Saturday, August 11, 2018

"This Legal Tactic Can Keep Nazis Out Of Your City"

This sounds legit, at a glance--that is to say: it doesn't sound to me like an obvious violation of either First or Second Amendment rights. And, off the top of my head, I'd think that the state has a legitimate interest in preventing the formation of private armies.
   Though as usual, I want to add: bad people have Constitutional rights, too. If there's a legitimate way to keep crazy protesters from being armed, I'm for it. But until I hear what somebody like Volokh has to say on this, I have to remain a bit skeptical, what with not in any way being a lawyer and all... And I'm not sure it's permissible for cities to strive to keep away protesters on the basis of the content of their views. Sounds not to me, actually.
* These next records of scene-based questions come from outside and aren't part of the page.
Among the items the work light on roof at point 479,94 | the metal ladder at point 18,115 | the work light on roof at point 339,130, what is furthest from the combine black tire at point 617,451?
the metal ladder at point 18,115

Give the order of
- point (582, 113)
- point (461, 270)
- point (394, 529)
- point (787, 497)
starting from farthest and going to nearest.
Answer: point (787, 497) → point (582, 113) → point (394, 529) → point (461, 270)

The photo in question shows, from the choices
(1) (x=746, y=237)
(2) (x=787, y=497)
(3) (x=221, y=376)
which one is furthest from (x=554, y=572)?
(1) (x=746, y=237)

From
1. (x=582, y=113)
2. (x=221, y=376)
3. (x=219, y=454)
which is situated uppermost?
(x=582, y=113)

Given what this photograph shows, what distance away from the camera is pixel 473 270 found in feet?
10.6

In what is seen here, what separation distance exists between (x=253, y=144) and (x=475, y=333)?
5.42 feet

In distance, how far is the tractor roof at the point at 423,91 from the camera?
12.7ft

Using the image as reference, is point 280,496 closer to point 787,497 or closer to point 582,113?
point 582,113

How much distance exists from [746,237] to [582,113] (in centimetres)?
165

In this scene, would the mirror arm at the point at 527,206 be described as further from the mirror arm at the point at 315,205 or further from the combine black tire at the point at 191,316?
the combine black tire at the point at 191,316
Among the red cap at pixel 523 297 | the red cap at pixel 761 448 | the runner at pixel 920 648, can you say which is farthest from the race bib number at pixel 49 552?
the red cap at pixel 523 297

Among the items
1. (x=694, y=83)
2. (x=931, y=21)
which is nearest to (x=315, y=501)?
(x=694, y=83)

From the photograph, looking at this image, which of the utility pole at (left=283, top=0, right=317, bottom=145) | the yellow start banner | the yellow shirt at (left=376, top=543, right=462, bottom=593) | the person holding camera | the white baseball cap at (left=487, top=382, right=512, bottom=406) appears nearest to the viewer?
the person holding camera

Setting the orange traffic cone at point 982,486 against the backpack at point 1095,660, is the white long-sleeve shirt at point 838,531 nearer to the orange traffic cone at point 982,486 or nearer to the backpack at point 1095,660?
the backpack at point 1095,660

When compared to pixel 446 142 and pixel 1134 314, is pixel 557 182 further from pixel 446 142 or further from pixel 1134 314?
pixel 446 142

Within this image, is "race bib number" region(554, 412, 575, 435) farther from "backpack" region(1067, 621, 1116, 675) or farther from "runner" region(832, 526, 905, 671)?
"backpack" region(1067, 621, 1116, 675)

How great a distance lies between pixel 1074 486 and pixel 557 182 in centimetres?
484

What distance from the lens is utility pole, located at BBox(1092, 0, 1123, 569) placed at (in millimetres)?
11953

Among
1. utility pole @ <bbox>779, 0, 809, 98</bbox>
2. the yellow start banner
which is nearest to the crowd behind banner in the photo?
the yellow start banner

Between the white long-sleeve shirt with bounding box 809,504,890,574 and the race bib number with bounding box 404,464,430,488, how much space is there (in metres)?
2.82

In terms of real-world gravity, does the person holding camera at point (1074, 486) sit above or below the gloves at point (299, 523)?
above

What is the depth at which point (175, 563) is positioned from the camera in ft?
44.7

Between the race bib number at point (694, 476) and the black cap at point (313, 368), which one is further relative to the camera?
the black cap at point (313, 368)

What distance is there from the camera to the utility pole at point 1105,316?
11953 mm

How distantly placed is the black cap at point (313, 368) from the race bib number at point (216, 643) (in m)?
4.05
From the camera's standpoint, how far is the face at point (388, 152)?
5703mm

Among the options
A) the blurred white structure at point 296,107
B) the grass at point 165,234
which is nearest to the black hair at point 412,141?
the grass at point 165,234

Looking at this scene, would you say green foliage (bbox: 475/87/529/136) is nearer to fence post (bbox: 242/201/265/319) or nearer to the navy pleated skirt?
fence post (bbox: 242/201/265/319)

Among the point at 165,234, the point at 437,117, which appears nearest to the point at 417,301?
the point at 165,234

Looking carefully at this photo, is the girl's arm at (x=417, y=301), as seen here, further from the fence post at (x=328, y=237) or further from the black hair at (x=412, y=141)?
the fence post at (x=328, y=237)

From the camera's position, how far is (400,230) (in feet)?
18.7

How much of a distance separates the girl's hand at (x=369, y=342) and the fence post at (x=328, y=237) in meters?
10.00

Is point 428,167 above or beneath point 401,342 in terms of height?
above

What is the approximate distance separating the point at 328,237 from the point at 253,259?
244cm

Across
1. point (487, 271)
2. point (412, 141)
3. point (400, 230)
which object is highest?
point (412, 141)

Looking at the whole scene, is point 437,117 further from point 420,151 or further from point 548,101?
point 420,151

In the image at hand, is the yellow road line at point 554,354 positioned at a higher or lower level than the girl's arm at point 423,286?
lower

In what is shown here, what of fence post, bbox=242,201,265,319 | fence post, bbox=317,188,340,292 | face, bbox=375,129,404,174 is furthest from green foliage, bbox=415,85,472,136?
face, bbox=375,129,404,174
   And: if we would reign in Antifa, a lot of these problems would go away. Seems to me that C'ville was pretty typical: I think C'ville thought it'd just let Antifa do its thuggy thing, and that would constitute another incentive for the wingnuts to leave. And that's why the cops hung back. Antifa typically initiates the violence. (Though the tiki-torch mob apparently started it at the Jefferson Statue the night before. And good on those student for defending the statue with force.) As long as Antifa is allowed to openly use violence to deny right-of-center groups their right to assemble, those groups will have good reason to come armed and ready for violence.
   And, of course: without the counter-protesters last year, Unite the Right comes and goes without incident. Needless to say, left-wing kooks have the same right to assemble that right-wing kooks have--but there's nothing preventing cities from telling them that they have to have rallies in different places. (So far as I know, anyway.)